**To be done**: Restate the entries word for word, omitting nothing.

(Dataset records)
--- BEGIN ---

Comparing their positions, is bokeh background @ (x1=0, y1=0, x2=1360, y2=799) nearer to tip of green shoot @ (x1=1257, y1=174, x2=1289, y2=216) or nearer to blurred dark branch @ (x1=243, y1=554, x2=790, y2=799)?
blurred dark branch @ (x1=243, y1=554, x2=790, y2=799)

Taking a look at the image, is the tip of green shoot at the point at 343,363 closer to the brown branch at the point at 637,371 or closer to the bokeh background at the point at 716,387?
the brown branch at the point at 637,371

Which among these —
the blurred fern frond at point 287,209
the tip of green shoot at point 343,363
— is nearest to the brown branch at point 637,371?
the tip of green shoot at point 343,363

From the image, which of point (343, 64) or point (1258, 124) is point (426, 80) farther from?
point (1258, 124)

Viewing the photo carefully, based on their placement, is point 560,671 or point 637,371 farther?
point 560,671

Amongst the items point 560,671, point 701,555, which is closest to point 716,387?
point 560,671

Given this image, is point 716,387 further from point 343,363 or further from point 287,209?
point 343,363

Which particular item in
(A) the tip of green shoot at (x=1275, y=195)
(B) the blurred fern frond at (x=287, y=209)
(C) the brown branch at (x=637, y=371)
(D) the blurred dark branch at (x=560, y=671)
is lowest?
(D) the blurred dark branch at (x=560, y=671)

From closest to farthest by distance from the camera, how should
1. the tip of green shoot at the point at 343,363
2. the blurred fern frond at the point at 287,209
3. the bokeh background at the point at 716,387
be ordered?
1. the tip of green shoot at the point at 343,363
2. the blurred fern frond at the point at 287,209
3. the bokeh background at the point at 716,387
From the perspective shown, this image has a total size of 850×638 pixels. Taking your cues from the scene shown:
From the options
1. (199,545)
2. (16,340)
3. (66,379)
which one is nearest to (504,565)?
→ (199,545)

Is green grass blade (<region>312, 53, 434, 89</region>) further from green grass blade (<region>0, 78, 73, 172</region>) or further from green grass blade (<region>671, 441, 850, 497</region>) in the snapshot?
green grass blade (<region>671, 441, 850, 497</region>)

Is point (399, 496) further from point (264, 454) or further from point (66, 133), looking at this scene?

--- END ---

**Complete answer**:
Comparing their positions, is bokeh background @ (x1=0, y1=0, x2=1360, y2=799) nearer to tip of green shoot @ (x1=1257, y1=174, x2=1289, y2=216) or nearer to blurred dark branch @ (x1=243, y1=554, x2=790, y2=799)?
blurred dark branch @ (x1=243, y1=554, x2=790, y2=799)

Taking a look at the image, is the tip of green shoot at the point at 343,363 closer to the brown branch at the point at 637,371 or closer to the bokeh background at the point at 716,387?
the brown branch at the point at 637,371

Which among these —
the blurred fern frond at point 287,209
the tip of green shoot at point 343,363
— is nearest to the brown branch at point 637,371?
the tip of green shoot at point 343,363

From the image, which of point (343, 64) or point (1258, 124) is point (426, 80) farther from?
point (1258, 124)

Viewing the photo carefully, based on their placement, is point 560,671 or point 637,371 farther?
point 560,671

Amongst the items point 560,671, point 701,555, which is closest to point 716,387?
point 560,671

Given this image, is point 716,387 further from point 343,363 or further from point 287,209?
point 343,363

Which particular item in
(A) the tip of green shoot at (x=1275, y=195)
(B) the blurred fern frond at (x=287, y=209)
(C) the brown branch at (x=637, y=371)
(D) the blurred dark branch at (x=560, y=671)
is lowest?
(D) the blurred dark branch at (x=560, y=671)

From closest to farthest by distance from the camera, how should
1. the tip of green shoot at the point at 343,363
2. the blurred fern frond at the point at 287,209
3. the bokeh background at the point at 716,387
be ordered?
1. the tip of green shoot at the point at 343,363
2. the blurred fern frond at the point at 287,209
3. the bokeh background at the point at 716,387
From the perspective shown, this image has a total size of 850×638 pixels. Taking your cues from the scene shown:
From the options
1. (199,545)
2. (16,340)
3. (66,379)
which one is nearest to (504,565)?
→ (199,545)

Is green grass blade (<region>312, 53, 434, 89</region>) further from green grass blade (<region>0, 78, 73, 172</region>) or further from green grass blade (<region>671, 441, 850, 497</region>) in the snapshot?
green grass blade (<region>671, 441, 850, 497</region>)

Is point (399, 496) further from point (264, 454) or further from point (66, 133), looking at this scene?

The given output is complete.